- Born: Barbara Gans
- Education: University of Michigan
- Spouse: Amos Tversky ​ ​(m. 1963; died 1996)​
- Partner: Daniel Kahneman (2020–2024; his death)
- Awards: Fellow, American Psychological Society 1995 Fellow, Cognitive Science Society 2002 Fellow, Society of Experimental Psychologists 2004 Fellow, American Academy of Arts and Sciences 2013 Kampé de Fériet Award 2020
- Scientific career
- Fields: Cognitive psychology
- Workplaces: Hebrew University Stanford University Columbia University
- Doctoral students: Holly A. Taylor

= Barbara Tversky =

American psychologist

Barbara Tversky ( Gans) is an American psychologist. She is a professor emerita of psychology at Stanford University and a professor of psychology and education at Teachers College, Columbia University. She was also President of the Association for Psychological Science from 2018-2019. Tversky specializes in cognitive psychology.

==Education==
Tversky received a B.A. in psychology from the University of Michigan in 1963 and a Ph.D. in psychology from the University of Michigan in 1969.

==Academic career==

===Areas of work===
She is an authority in the areas of visual-spatial reasoning and collaborative cognition. Tversky’s research interests include language and communication, comprehension of events and narratives, and the mapping and modeling of cognitive processes. She is the author of Mind in Motion: How Action Shapes Thought. Basic Books, 2019 and contributes to ongoing projects with Steve Feiner’s AR lab. Tversky has explored the field of embodied cognition surrounding the idea that thinking is involved with the body.

===Academic roles===
She has served on the faculty of Stanford University since 1977 and of Teachers College, Columbia University, since 2005. In addition, Tversky has served on the editorial boards of multiple academic journals, including Psychological Research (1976–1984), the Journal of Experimental Psychology: Learning, Memory, and Cognition (1976–1982), the Journal of Experimental Psychology: General (1982–1988), Memory and Cognition (1989–2001), and Cognitive Psychology (1995–2002).

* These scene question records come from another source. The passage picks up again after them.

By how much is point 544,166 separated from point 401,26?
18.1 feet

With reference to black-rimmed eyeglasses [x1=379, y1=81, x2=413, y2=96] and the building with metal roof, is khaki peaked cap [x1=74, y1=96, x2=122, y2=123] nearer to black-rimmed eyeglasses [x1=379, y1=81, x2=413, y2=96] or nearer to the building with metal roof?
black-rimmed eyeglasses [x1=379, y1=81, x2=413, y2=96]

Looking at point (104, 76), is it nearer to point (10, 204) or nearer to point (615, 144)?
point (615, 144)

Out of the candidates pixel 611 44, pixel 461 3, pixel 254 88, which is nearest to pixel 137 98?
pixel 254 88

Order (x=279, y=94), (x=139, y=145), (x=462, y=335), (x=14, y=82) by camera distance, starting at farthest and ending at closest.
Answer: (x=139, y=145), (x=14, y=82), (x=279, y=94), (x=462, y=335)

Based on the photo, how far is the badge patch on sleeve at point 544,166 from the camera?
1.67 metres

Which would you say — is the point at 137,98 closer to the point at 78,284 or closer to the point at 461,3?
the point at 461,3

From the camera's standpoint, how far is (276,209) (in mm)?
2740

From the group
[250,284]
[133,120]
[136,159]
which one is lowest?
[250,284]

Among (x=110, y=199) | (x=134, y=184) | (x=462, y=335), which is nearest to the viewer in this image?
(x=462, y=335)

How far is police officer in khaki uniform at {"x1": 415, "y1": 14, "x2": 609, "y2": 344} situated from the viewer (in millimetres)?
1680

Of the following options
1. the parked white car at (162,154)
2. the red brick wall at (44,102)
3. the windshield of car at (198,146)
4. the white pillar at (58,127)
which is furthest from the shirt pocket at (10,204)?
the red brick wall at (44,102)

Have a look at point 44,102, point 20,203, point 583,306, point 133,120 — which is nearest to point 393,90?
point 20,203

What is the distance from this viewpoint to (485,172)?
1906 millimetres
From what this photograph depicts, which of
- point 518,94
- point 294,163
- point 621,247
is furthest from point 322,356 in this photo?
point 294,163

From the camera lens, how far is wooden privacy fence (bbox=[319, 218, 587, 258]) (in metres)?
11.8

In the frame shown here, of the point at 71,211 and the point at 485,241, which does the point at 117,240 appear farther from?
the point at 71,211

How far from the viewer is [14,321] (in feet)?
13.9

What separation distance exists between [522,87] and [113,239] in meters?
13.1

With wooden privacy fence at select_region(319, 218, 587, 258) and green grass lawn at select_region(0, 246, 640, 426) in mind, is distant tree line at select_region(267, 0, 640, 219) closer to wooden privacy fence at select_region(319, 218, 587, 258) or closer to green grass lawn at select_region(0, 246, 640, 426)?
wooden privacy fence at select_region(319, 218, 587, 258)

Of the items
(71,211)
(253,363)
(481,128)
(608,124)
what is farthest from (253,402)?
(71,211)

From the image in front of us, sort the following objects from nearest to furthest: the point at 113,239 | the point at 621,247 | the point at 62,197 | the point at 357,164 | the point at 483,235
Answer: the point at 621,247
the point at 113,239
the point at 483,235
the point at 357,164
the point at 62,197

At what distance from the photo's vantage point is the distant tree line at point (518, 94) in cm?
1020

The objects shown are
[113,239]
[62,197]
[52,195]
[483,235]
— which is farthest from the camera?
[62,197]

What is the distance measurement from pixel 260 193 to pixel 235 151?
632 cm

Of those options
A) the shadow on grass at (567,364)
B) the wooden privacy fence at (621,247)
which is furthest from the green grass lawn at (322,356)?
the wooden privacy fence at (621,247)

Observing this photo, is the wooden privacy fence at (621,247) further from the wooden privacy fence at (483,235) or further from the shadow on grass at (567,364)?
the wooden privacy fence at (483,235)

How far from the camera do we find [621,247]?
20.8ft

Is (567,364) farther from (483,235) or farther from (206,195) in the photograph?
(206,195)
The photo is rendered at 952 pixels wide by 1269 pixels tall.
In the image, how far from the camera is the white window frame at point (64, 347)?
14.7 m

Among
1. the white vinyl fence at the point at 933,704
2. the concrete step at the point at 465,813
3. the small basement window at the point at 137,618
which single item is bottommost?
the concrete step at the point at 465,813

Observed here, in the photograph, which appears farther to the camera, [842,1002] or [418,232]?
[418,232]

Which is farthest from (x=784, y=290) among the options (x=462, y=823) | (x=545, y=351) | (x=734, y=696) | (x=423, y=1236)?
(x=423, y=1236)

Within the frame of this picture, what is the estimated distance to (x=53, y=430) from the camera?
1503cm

She has 318 publication credits in total. Barbara Tversky has also published a podcast on Youtube, where she talks about how the brain works and offers things for people to do to improve their cognitive function.

==Recognition==
Tversky was elected to the American Academy of Arts and Sciences in 2013, named a Fellow of the American Psychological Society in 1995, the Cognitive Science Society in 2002, and the Society of Experimental Psychologists in 2004. In 1999, she received the Phi Beta Kappa Excellence in Teaching Award. She was also a fellow at the Russell Sage Foundation (2004-2005). In 2020 she received the Kampé de Fériet Award.

==Personal life==

Tversky was married to fellow psychologist Amos Tversky (1937–1996) from 1963 until his death in 1996. They had three children together. The Tverskys were close friends of Daniel Kahneman, Amos's longtime collaborator. After Kahneman was widowed, Barbara lived with Kahneman from at least 2020 until his death in 2024.

Tversky describes herself as "culturally Jewish".